Direction:
Continue the commentary on the Obamas' commencement speeches at black colleges, picking up after its final sentence.

Provided text:
-- Start --

As commencement speakers at black schools, the Obamas pile on the homework
Story by Washington Post
Commentary By Courtland Milloy
In recent commencement addresses to black college graduates, President Obama and first lady Michelle Obama really piled on the homework.
“Be a good role model, and set a good example for that young brother coming up,” the president told graduates at Morehouse College in Atlanta on Sunday. “If you know someone who isn’t on point, go back and bring that brother along.”
The first lady gave out similar assignments to Bowie State grads on Saturday.
“So, if you have friends or cousins or siblings who are not taking their education seriously, shake them up,” she said. “Go talk some sense into them. Get them back on track.”
This emphasis on personal responsibility has long been a staple of the Obamas’ commencement speeches, no matter the venue. But their mandate for black graduates tends to be far more demanding — and is usually aimed at correcting some bad black behavior — than anything they ask of graduates at predominantly white schools.
“I know some of you came to Morehouse from communities where life was about keeping your head down and looking out for yourself,” Obama told graduates at the all-male, historically black college. “Maybe you feel like you escaped, and you can take your degree, get a fancy job and never look back. . . . But I will say it betrays a poverty of ambition if all you think about is what goods you can buy instead of what good you can do.”
Obama might well have singled out those who had “escaped” for special admiration. They had, in fact, avoided the traps that lead so many young black men to prison or the morgue. Instead, the president all but discounted their achievements, injecting the unseemly specter of a “poverty of ambition” and raising the insulting prospect of their interests becoming limited to shopping sprees.
Some have speculated that Obama is simply trying to strike a political balance between calling for individual responsibility and advocating a larger role for government. Or, maybe he was just showing whites that he wasn’t the “food stamp” president.

-- End --

Data lines:
-- Start --

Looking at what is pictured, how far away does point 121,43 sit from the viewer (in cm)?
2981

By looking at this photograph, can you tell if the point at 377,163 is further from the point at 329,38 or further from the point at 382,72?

-- End --

Output for this task:
Others have noted, correctly, that many black audiences appreciate having the Obamas occasionally give them a Bill Cosby-esque beat down.
“If you look at the transcripts of the speeches by the president and first lady to black audiences, you’ll see that the lines about personal responsibility get applause,” Andra Gillespie, a political scientist at Emory University in Atlanta, told me. “Black people have always been critical of the irresponsible. But these things were usually discussed behind closed doors. Now, because of the news media, everything is out in the open.”
And yet, there is something vaguely contemptuous about the president’s style of criticism when addressing black audiences. Invariably, his rosy rhetoric comes with insensitive scolding — his mesmerizing visage leaving them oblivious to the blood he has drawn.
“We’ve got no time for excuses,” Obama said at Morehouse, adding, “Nobody is going to give you anything that you haven’t earned.”
If Obama thinks that is an appropriate commencement message, why doesn’t he ever say such things to white graduates? When he gives commencement addresses at the Naval and Air Force academies this month, will he tell them to stop raping those female recruits?
Last year, Obama spoke to graduates at Barnard College in New York. His words to the young women were laudatory, almost fawning, and unconditionally supportive.
“Fight for your seat at the table,” he said. “Better yet, fight for a seat at the head of the table. And if you’re willing to do your part now, if you’re willing to reach up and close that gap between what America is and what America should be, I want you to know that I will be right there with you.”
In his address to black graduates at Hampton University in 2010, however, Obama took a different tack. He cautioned them against being so obsessed with themselves that they lose sight of their “separate responsibility” to serve and sacrifice.
“And now it falls to you, the Class of 2010, to write the next great chapter in America’s story, to meet the tests of your own time, to take up the ongoing work of fulfilling our founding promise,” Obama said.
But, unlike at Barnard, he wouldn’t be “right there” with them.
“I’m looking forward to watching,” Obama told the Hampton grads.
And no doubt criticizing, too.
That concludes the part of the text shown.